Chaque direction est indiquée en arabe et en français, tout comme les noms des rues (auxquels s’ajoute un numéro absent de notre plan), le protectorat français a laissé des traces. Les Libanais que j’ai pu croiser à Paris parlent un français impeccable, sans aucun accent, je pensais donc que la langue de chez nous faisait partie intégrante de la culture chez eux, pourtant, dans le taxi, à l’hôtel on nous répond en anglais… Nous posons la question à la serveuse du restaurant où nous nous installons pour déguster quelques mezzés :
- Parlez-vous français ?
- Rire. No. Only… Je t’aime beaucoup. And… Bonne nuit.
Les rares fois où nous entendrons parler français durant notre séjour seront aux abords de lieux culturels et d’éducation : musée, galerie d’art, lycée français… Ah la langue de Molière ! Celle des esthètes, de l’intelligentsia, des élégants de la cour de Russie, de l’aristocratie, des ambassadeurs et des consuls vêtus de blanc, coiffés de casques coloniaux, récitant du Ronsard aux jeunes Indochinoises et du Baudelaire dans les souks marocains, n’a pas su charmer durablement.
Le chauffeur qui nous ramènera à l’aéroport le dernier jour nous le confirmera :
- Le français c’est pas la langue du business !
Qu’on se le dise !… Tant pis nous pratiquerons l’anglais (notre arabe étant plus que rudimentaire).

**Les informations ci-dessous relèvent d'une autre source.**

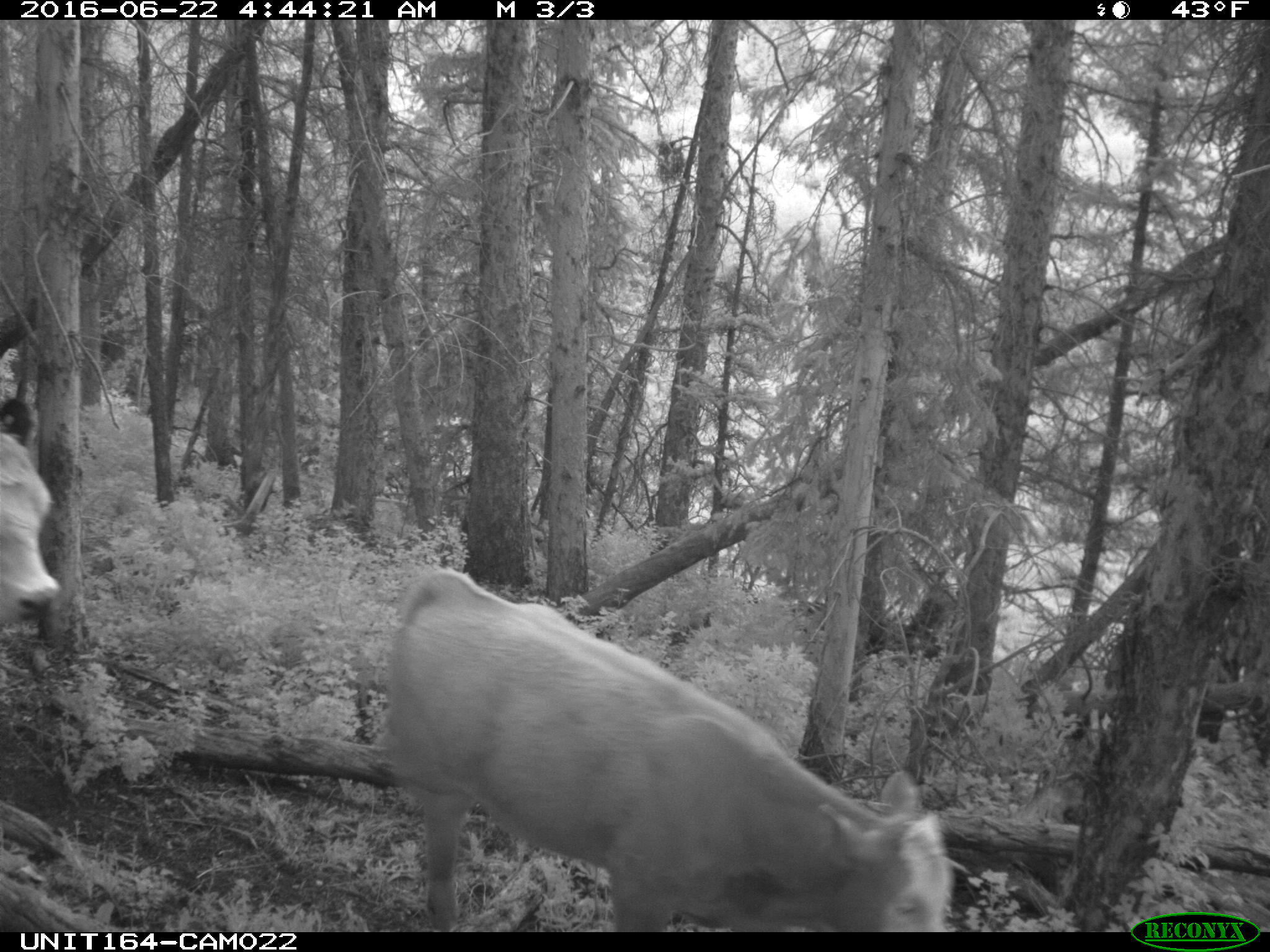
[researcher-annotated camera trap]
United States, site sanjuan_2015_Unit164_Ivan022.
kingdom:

Nous sommes presque en hiver et le soir tombe vite. Quelques tables au dernier étage piscinié de l’hôtel nous permettent de profiter d’une bière locale et de la température qui n’a quasiment pas baissé malgré la nuit noire.
Pour tard, en route pour le Bardo, seul bar référencé gay-friendly dans toute la ville, un groupe d’une vingtaine d’individus manifeste à grands coups de slogans et de chants – pacifistes ? révolutionnaires ? – devant une banque, encerclé d’une trentaine de policiers. Ça n’a rien de réellement inquiétant mais nous ne nous attardons cependant pas afin de ne pas être pris pour autre chose que ce que nous sommes : des touristes.
Au Bardo, qui fait aussi restaurant, l’ambiance est tout autre : chaleureuse et apaisée. Le lieu, élégamment décoré, bien que quasiment désert se remplira bientôt d’une population bigarrée : étudiants français et américains, libanais bodybuildés, touristes russes et anglais… Le DJ, aussi haut que large, moulé dans un jogging en pilou fuchsia et turquoise déambule entre les tables, installant son matériel pour la soirée. Soirée dont nous ne profiterons pas, la fatigue du voyage commençant à se faire sentir. Demain nous avons rendez-vous avec Beyrouth la cosmopolite.